— Passage to read —
-- Start --

The right-wing government of José María Aznar’s Popular Party sought to blame the Basque separatist ETA for the atrocity, rather than Al Qaeda, to conceal the connection between the bombing and its decision to enlist in Bush’s “coalition of the willing” in Iraq. 

Three days later the PP was voted out of office in nationwide elections, an outcome that, as the WSWS  analyzed, reflected the Spanish working class’s “pronounced anti-imperialist sentiment and active commitment to defending democratic rights that found expression, firstly, in Spain’s overwhelming opposition to the Iraq war; secondly, in the widespread lack of trust in Aznar’s PP; and, finally, in the anger that exploded when it was revealed that the political heirs of Franco had systematically lied about who authored the Madrid atrocities in order to preserve their rule.”

José Luis Zapatero’s Socialist Workers Party (PSOE) government subsequently announced that Spanish troops would be withdrawn from Iraq, eliciting the wrath of the Bush administration and accusations that the Spanish people were cowards and appeasers of terrorism. However, in July the PSOE set up a limited parliamentary commission into the Madrid bombings that was aimed at preventing a full-scale public inquiry into the entire Iraq policy of the PP government.

Also in March, the Stalinist regime in China revised the country’s constitution to explicitly protect the private ownership of property, business and wealth. This marked the continuation of the refashioning of the Chinese state apparatus in the interests of the new capitalist class that had been spawned by Beijing’s free market agenda since 1979. China’s rapid economic growth saw vast quantities of wealth accumulated by the ruling and capitalist elite in China while the Chinese working class suffered ever-deteriorating social and working conditions.

-- End --

— Stored data —

-- Start --

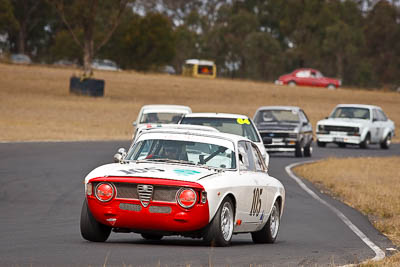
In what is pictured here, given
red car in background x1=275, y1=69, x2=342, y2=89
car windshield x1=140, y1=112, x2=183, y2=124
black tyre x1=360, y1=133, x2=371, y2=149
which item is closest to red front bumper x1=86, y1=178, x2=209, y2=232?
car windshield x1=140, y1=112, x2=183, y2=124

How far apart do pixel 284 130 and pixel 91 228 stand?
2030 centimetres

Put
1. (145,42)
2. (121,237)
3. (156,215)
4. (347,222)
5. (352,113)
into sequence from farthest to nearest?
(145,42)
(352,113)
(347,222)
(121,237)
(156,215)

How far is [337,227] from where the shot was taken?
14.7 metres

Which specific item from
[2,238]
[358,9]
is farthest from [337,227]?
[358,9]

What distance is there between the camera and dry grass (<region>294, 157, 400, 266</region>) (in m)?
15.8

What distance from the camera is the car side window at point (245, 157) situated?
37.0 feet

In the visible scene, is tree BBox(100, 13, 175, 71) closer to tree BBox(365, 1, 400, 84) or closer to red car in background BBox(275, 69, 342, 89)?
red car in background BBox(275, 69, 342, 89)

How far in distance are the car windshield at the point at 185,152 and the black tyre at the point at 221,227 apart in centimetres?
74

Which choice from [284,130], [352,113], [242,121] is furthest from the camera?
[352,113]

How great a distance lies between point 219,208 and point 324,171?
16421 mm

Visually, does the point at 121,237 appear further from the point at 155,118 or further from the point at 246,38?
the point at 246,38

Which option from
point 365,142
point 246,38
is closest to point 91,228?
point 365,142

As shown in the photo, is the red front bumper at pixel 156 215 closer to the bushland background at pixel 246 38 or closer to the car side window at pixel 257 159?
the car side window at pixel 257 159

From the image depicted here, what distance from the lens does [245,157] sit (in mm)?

-- End --
-- Start --

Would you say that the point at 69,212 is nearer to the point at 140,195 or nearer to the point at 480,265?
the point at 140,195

-- End --
-- Start --

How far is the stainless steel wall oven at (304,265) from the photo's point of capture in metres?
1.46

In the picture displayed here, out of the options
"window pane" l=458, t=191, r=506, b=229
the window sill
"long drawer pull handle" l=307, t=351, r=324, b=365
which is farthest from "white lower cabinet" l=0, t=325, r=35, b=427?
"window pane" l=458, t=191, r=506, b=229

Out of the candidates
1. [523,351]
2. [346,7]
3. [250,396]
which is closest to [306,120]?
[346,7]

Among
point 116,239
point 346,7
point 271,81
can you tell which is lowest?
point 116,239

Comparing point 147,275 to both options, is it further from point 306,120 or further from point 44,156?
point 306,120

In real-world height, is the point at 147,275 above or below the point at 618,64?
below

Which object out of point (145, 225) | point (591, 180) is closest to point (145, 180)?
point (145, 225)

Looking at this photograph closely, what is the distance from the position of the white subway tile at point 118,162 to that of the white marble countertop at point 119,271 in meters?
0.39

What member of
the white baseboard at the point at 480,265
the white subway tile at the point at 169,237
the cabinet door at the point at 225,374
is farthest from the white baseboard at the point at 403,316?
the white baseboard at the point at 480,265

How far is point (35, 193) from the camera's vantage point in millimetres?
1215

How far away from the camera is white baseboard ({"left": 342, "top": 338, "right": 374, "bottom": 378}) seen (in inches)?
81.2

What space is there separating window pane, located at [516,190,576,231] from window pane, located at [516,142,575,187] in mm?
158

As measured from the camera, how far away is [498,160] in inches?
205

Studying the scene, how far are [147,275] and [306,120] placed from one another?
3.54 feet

-- End --

— Set of tasks —
• A. According to the passage on the Madrid bombings, why did the Aznar government blame ETA for the attack instead of Al Qaeda?
• B. In the passage on the Madrid bombings, repeat the text from "Also in March, the" up to and including "and working conditions.".

— Responses per task —
• A. The government wanted to hide the link between the bombing and its decision to join Bush's "coalition of the willing" in Iraq.

• B.
Also in March, the Stalinist regime in China revised the country’s constitution to explicitly protect the private ownership of property, business and wealth. This marked the continuation of the refashioning of the Chinese state apparatus in the interests of the new capitalist class that had been spawned by Beijing’s free market agenda since 1979. China’s rapid economic growth saw vast quantities of wealth accumulated by the ruling and capitalist elite in China while the Chinese working class suffered ever-deteriorating social and working conditions.